Comenzó a moverse un poco la brisa y ese olorcillo rico se introdujo por la puerta de la madriguera. Al instante, sus naricillas comenzaron a moverse y la boca se les hizo agua. Poco a poco fueron abriendo los ojos y en un plis plas, estaban los tres asomados por el agujero del viejo álamo. Mamá gineta sonrió. Ella sabía que eso no podía fallar, como bien pudo comprobar ella cuando su madre, hizo lo mismo.
-Vaya, vaya. Parece que hay hambrecilla, ¿no?
-Sííí mami, tráenos un poquito de eso que huele tan bien.
-No, no. El que quiera comer, tiene que acompañarme hasta la higuera y allí podrá comer todos los que quiera. –Dijo aguantando la risa al ver sus caritas.
Aún hubo que esperar un poco para que se decidieran, pero aquel olor tan rico… Así que el más grande, hizo un pequeño esfuerzo y se aventuró por una rama que descendía desde la entrada.

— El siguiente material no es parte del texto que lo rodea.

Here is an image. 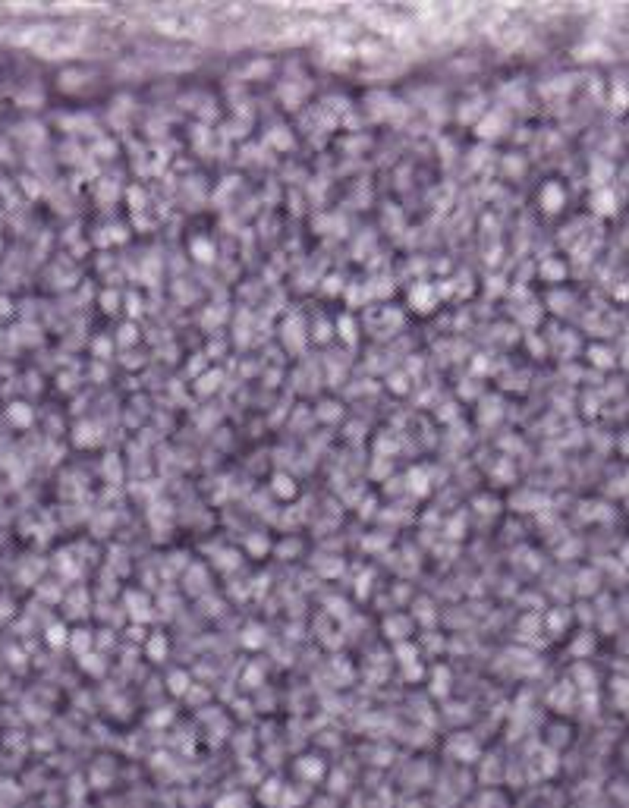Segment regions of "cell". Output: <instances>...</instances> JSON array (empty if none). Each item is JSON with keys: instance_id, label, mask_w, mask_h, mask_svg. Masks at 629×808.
Segmentation results:
<instances>
[{"instance_id": "obj_5", "label": "cell", "mask_w": 629, "mask_h": 808, "mask_svg": "<svg viewBox=\"0 0 629 808\" xmlns=\"http://www.w3.org/2000/svg\"><path fill=\"white\" fill-rule=\"evenodd\" d=\"M10 422L29 425V409H25V406H13V409H10Z\"/></svg>"}, {"instance_id": "obj_6", "label": "cell", "mask_w": 629, "mask_h": 808, "mask_svg": "<svg viewBox=\"0 0 629 808\" xmlns=\"http://www.w3.org/2000/svg\"><path fill=\"white\" fill-rule=\"evenodd\" d=\"M192 249H195V258H201V261H208L211 255H214V249H211L208 243H201V239L199 243H192Z\"/></svg>"}, {"instance_id": "obj_1", "label": "cell", "mask_w": 629, "mask_h": 808, "mask_svg": "<svg viewBox=\"0 0 629 808\" xmlns=\"http://www.w3.org/2000/svg\"><path fill=\"white\" fill-rule=\"evenodd\" d=\"M541 205H544V211H557L563 205V189L557 183H548L544 189H541Z\"/></svg>"}, {"instance_id": "obj_4", "label": "cell", "mask_w": 629, "mask_h": 808, "mask_svg": "<svg viewBox=\"0 0 629 808\" xmlns=\"http://www.w3.org/2000/svg\"><path fill=\"white\" fill-rule=\"evenodd\" d=\"M497 123H500V113H494V117L485 120L478 133H481V135H497V133H500V129H497Z\"/></svg>"}, {"instance_id": "obj_3", "label": "cell", "mask_w": 629, "mask_h": 808, "mask_svg": "<svg viewBox=\"0 0 629 808\" xmlns=\"http://www.w3.org/2000/svg\"><path fill=\"white\" fill-rule=\"evenodd\" d=\"M595 211H598V214H614L617 211V195L610 192V189H601V192L595 195Z\"/></svg>"}, {"instance_id": "obj_9", "label": "cell", "mask_w": 629, "mask_h": 808, "mask_svg": "<svg viewBox=\"0 0 629 808\" xmlns=\"http://www.w3.org/2000/svg\"><path fill=\"white\" fill-rule=\"evenodd\" d=\"M0 312H7V302H3V299H0Z\"/></svg>"}, {"instance_id": "obj_7", "label": "cell", "mask_w": 629, "mask_h": 808, "mask_svg": "<svg viewBox=\"0 0 629 808\" xmlns=\"http://www.w3.org/2000/svg\"><path fill=\"white\" fill-rule=\"evenodd\" d=\"M277 491H280V494L287 497V494H293V491H296V488H293V482H287V478H283V475H280V478H277Z\"/></svg>"}, {"instance_id": "obj_2", "label": "cell", "mask_w": 629, "mask_h": 808, "mask_svg": "<svg viewBox=\"0 0 629 808\" xmlns=\"http://www.w3.org/2000/svg\"><path fill=\"white\" fill-rule=\"evenodd\" d=\"M409 299H412V308H419V312H428L431 305H434V293H431V287H415Z\"/></svg>"}, {"instance_id": "obj_8", "label": "cell", "mask_w": 629, "mask_h": 808, "mask_svg": "<svg viewBox=\"0 0 629 808\" xmlns=\"http://www.w3.org/2000/svg\"><path fill=\"white\" fill-rule=\"evenodd\" d=\"M592 359L598 365H610V359H607V349H592Z\"/></svg>"}]
</instances>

Al ver como se comía el primer trocito y como se relamía, las otras dos pequeñas ginetas le siguieron.
-¡Qué rico mami! –exclamaron los tres.
-Pues, seguidme que hoy lo vamos a celebrar comiéndonos todos los que queramos. Aunque tenéis que tener mucho cuidado y estar muy atentos, pues son muchos los peligros los que esconde el bosque cuando uno es pequeño como vosotros. Aunque vuestro pelo es gris y negro como la noche, y vuestras motas hacen que paséis desapercibidos, el búho tiene una vista magnífica y el zorro un gran olfato. Así que no os separéis de mí hasta que volvamos a la madriguera.
Y en fila india, encaminaron sus pasos hasta el lugar del arroyo donde se encontraba la higuera. Por encima de un grueso tronco de un árbol caído, cruzaron hasta la otra orilla y, caminando sobre un suave limo, fueron caminando entre las zarzamoras y rosales silvestres y los majuelos. Todo era nuevo para ellos. A veces, les llegaban olores que les resultaban muy apetitosos. Les recordaban a cuando su mami regresaba por la noche para darles la cena y venía impregnada de ellos. El bosque era maravilloso.
Por fin llegaron a la gran higuera y dieron cuenta de cuantos higos quisieron. Unos más duros, otros más dulces… Aprendieron que los que estaban en el suelo, eran los mejores pues habían caído por estar muy maduros. Fue la primera lección que aprendieron de mamá. Y tal y como llegaron, tomaron el camino de vuelta y regresaron hasta su reconfortante madriguera. Ahora, tenían sus barriguitas llenas y el sueño se apoderaba de ellos. Así que, tras dar un beso de buenas noches a su mamá, o mejor dicho, de buenos días, pues ellos se van a dormir cuando llega la mañana, se hicieron un rosquito y se quedaron profundamente dormidos.
Mamá gineta, con una tierna sonrisa en la cara, se echó a su lado y los abrigó con su reconfortante cuerpo.